◆ **TEXT SECTION**
□ □ □ □

18: Aloysius
Aloysius is an unusual name. According to the US Social Security Administration’s baby planning website at https://www.ssa.gov/oact/babynames/, my first name, Jackson, has varied in popularity over the last 120 years, reaching a low point in 1969 as the 831st most popular name and has steadily climbed since, reaching a peak at the 16th most popular in 2013. Hudsucker’s female lead, Amelia, reached a low point in popularity in 1968 at the 489th most popular girl’s name but has also bounced back and is currently at its highest as the 8th most popular baby name of 2019. Hudsucker’s villain, Sidney was a highly popular name at the turn of the 20th century, hovering at around the 100th most popular name in the 1905 – 1915 range in which Sidney Mussburger was born, but has fallen off very gradually ever since, dropping off the top 1000 most popular children’s name after 2013 when it was the 948th. Aloysius, while unquestionably a name that people have used (unlike something like, “Starfighter” or “Hat”*, which unquestionably could be someone’s name if someone had the will to do it, but has not yet been regularly adopted), has never been terribly popular in the US, reaching its height in 1909 as the 371st most popular name, and dropping off quickly until it disappeared off the top 1000 most popular names list after 1940, never to return. It is unlikely you know an Aloysius in your life, and if you do, they are likely very old. Why then, was I in no way surprised to find that the door letterer in The Hudsucker Proxy is named Aloysius.
Aloysius is played by character actor Harry Bugin, who made most of his career as an advertising actor with a handful of small film roles. He appears in two other Coens films. In Barton Fink, he plays Pete, the elevator operator of the dilapidated Hotel Earle, where he is the polar opposite of Buzz, Hudsucker’s elevator operator. Pete is defeated and lifeless. When Fink enters the Earle’s elevator Pete does not even seem to acknowledge him or even know that Fink exists until he wheezes Fink’s floor back at him and closes the gate of the elevator. He exists in Barton Fink as a symbol of how much the Earle is falling apart as a catatonic employee.
In The Big Lebowski, he is little more than a prop, playing television writer Arthur Digby Sellers, who when he is encountered by Walter & The Dude is completely unresponsive, potentially catatonic, and in an iron lung. In both instances Bugin appears to have been brought in by the Coens because he as a human best represents decay and closeness to death**.

□ □ □ □

◆ **Box-labeled dataset extracts**
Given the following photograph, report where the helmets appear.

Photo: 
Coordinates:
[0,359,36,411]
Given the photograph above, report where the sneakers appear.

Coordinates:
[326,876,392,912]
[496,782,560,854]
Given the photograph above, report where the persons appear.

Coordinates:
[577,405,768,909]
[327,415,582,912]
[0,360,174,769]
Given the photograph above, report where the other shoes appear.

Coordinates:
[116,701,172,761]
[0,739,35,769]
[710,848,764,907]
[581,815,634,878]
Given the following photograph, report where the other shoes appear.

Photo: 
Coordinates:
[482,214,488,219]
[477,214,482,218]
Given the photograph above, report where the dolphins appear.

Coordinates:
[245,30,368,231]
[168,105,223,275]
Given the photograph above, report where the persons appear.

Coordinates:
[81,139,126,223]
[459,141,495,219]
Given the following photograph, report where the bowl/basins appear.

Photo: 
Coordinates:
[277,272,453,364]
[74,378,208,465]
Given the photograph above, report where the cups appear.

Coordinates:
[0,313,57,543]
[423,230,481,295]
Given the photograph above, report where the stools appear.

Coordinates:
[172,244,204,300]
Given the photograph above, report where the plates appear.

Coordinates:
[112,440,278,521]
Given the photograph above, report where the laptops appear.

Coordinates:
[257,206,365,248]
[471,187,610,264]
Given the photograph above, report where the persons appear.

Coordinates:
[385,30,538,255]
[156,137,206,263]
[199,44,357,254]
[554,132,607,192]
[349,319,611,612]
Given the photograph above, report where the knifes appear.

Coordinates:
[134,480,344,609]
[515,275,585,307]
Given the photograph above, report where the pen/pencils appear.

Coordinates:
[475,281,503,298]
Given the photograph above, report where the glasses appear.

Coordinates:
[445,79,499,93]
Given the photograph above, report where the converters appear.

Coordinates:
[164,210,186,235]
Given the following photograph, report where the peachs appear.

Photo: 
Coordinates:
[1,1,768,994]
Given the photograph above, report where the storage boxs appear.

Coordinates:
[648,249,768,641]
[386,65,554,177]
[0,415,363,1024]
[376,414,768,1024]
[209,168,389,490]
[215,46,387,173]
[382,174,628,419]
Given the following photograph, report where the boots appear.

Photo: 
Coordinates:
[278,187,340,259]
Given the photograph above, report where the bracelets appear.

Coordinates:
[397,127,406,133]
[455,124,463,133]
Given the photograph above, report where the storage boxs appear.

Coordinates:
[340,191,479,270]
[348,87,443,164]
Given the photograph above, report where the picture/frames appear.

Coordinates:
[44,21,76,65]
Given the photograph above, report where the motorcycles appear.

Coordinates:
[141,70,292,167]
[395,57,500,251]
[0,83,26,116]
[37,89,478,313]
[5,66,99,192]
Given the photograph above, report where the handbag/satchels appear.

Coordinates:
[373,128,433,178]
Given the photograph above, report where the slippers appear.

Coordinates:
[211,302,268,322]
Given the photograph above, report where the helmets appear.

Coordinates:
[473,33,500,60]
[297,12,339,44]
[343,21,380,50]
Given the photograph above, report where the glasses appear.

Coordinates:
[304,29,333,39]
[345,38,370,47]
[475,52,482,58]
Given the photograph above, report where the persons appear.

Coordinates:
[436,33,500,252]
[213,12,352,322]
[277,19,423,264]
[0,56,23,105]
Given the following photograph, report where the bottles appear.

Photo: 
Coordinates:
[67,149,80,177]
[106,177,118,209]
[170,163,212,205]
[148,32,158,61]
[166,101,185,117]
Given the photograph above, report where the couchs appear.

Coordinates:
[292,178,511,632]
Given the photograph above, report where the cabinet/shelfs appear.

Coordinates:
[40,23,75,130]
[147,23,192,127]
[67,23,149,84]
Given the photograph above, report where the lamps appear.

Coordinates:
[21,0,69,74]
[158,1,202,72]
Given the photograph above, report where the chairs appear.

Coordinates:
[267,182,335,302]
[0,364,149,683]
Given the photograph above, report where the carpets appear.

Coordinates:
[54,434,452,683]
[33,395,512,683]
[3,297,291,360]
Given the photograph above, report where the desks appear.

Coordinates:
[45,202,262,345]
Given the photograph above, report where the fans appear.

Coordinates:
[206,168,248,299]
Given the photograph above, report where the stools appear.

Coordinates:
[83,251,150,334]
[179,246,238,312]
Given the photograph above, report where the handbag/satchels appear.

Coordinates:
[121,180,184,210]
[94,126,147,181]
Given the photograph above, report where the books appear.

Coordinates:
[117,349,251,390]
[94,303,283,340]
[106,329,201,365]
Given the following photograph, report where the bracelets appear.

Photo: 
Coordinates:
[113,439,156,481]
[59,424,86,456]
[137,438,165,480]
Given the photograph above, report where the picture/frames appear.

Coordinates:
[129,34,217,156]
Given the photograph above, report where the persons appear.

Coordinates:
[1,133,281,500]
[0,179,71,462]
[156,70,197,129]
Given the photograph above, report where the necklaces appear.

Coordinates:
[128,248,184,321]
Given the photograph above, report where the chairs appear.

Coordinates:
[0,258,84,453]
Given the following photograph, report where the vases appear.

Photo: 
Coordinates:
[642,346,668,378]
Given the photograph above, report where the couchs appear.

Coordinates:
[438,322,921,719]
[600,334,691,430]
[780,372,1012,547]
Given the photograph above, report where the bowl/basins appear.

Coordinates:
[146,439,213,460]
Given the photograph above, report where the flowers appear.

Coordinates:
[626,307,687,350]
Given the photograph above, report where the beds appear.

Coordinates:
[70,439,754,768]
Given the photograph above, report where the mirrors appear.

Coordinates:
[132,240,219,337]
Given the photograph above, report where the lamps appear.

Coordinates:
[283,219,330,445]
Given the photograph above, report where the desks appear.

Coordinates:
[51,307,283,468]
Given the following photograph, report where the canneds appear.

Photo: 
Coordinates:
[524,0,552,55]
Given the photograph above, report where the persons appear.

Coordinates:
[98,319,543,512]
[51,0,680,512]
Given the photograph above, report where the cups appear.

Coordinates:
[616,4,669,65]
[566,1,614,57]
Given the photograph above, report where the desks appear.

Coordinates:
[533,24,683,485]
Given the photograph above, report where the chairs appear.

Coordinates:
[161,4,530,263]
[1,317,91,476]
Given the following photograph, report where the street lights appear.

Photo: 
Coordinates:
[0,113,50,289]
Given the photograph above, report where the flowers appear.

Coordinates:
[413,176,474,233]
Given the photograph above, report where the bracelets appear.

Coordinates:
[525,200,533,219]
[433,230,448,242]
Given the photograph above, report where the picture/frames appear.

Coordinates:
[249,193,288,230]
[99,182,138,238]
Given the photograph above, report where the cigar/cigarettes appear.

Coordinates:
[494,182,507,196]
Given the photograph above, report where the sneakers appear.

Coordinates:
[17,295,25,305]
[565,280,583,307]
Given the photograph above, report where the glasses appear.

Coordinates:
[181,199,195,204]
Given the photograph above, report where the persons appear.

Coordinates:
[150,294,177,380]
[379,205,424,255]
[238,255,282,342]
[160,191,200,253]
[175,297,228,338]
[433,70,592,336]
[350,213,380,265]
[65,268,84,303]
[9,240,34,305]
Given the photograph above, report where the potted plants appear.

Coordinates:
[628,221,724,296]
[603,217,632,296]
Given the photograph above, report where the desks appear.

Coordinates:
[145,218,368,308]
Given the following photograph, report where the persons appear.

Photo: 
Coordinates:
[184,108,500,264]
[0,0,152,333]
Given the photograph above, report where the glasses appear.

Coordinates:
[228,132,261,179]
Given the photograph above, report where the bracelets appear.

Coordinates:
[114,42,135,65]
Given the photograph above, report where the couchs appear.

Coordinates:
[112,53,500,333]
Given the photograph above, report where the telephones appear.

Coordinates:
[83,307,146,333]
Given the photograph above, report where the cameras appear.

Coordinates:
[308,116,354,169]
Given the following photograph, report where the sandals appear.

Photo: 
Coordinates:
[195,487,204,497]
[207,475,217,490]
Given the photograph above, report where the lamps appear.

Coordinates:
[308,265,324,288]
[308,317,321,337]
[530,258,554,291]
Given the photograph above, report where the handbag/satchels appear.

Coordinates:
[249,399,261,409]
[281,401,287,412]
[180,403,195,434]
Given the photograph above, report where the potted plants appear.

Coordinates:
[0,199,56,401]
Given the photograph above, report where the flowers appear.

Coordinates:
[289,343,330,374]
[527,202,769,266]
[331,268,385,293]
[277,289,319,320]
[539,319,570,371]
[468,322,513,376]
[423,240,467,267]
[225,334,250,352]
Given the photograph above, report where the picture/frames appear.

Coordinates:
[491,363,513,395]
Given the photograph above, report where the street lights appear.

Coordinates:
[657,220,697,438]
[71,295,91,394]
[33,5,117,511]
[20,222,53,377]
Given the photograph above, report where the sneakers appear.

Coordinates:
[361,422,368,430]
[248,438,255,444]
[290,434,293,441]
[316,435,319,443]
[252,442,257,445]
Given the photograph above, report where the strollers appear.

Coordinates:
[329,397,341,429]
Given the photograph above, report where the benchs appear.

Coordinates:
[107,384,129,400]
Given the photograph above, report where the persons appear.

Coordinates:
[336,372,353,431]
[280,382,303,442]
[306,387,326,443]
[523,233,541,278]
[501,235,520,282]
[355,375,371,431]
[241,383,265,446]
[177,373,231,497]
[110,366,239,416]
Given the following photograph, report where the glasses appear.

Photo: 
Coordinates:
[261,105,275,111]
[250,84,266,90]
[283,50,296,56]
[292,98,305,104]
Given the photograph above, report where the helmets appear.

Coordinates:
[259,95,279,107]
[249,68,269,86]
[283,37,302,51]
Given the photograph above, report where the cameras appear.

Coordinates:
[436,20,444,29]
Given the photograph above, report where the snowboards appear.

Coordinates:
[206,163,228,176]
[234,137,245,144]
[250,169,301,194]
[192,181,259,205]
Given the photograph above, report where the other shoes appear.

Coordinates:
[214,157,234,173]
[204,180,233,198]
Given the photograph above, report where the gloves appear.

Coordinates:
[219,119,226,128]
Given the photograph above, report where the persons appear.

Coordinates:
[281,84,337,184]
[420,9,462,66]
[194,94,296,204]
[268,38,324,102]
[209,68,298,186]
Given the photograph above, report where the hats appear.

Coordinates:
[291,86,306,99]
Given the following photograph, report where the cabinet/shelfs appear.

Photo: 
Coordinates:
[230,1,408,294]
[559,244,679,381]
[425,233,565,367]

□ □ □ □

◆ **EXERCISES**
- A) Rewrite the Aloysius piece starting with "Aloysius is played" and going on through "a catatonic employee.", putting "lift attendant" in place of "elevator operator".
- B) According to the Aloysius piece, what role does Harry Bugin play in Barton Fink?
- C) Carry the Aloysius piece forward from its last sentence.
The listing has no connection to the Aloysius piece.

◆ **TASK ANSWERS**
- A)
Aloysius is played by character actor Harry Bugin, who made most of his career as an advertising actor with a handful of small film roles. He appears in two other Coens films. In Barton Fink, he plays Pete, the lift attendant of the dilapidated Hotel Earle, where he is the polar opposite of Buzz, Hudsucker’s lift attendant. Pete is defeated and lifeless. When Fink enters the Earle’s elevator Pete does not even seem to acknowledge him or even know that Fink exists until he wheezes Fink’s floor back at him and closes the gate of the elevator. He exists in Barton Fink as a symbol of how much the Earle is falling apart as a catatonic employee.

- B) He plays Pete, the elevator operator of the run-down Hotel Earle.

- C)
In Hudsucker, Bugin as Aloysius the door letterer has no lines. He appears onscreen in four scenes. For the first three he’s more of a prop than a character, simply existing ominously, but nonetheless he is integral to the film’s action. His first appearance is as Norville steps off the elevator to deliver his blue letter. Aloysius is crouched by Waring Hudsucker’s office door while his body is conceivably still warm, scraping his name off the door. Aloysius’s head is shaved, emphasizing the shape of Bugin’s skull. Between this, his slight frame, and sunken eyes & cheeks, he appears positively skeletal. He appears in his introduction as a kind of banal angel of death, there not so much to escort Waring Hudsucker to the next life but to as a kind of bureaucrat to remove his mortal trappings as president of the company. The next time he appears mirrors this, as he paints Norville’s name on the door of the office of the president, and is quietly annoyed at Norville as he enters the office. He could be quietly annoyed at the presence of Norville himself, or at the entire idea of life going on after death. He clearly has something out for Norville as in his third appearance he has uncovered evidence that proves that Norville’s secretary Amy Smith is in fact investigative journalist Amy Archer. It’s never clear as to whether or not Mussburger has put Aloysius up to this or if Aloysius did so under his own volition, but regardless he is acting for an unknown reason to bring Norville low.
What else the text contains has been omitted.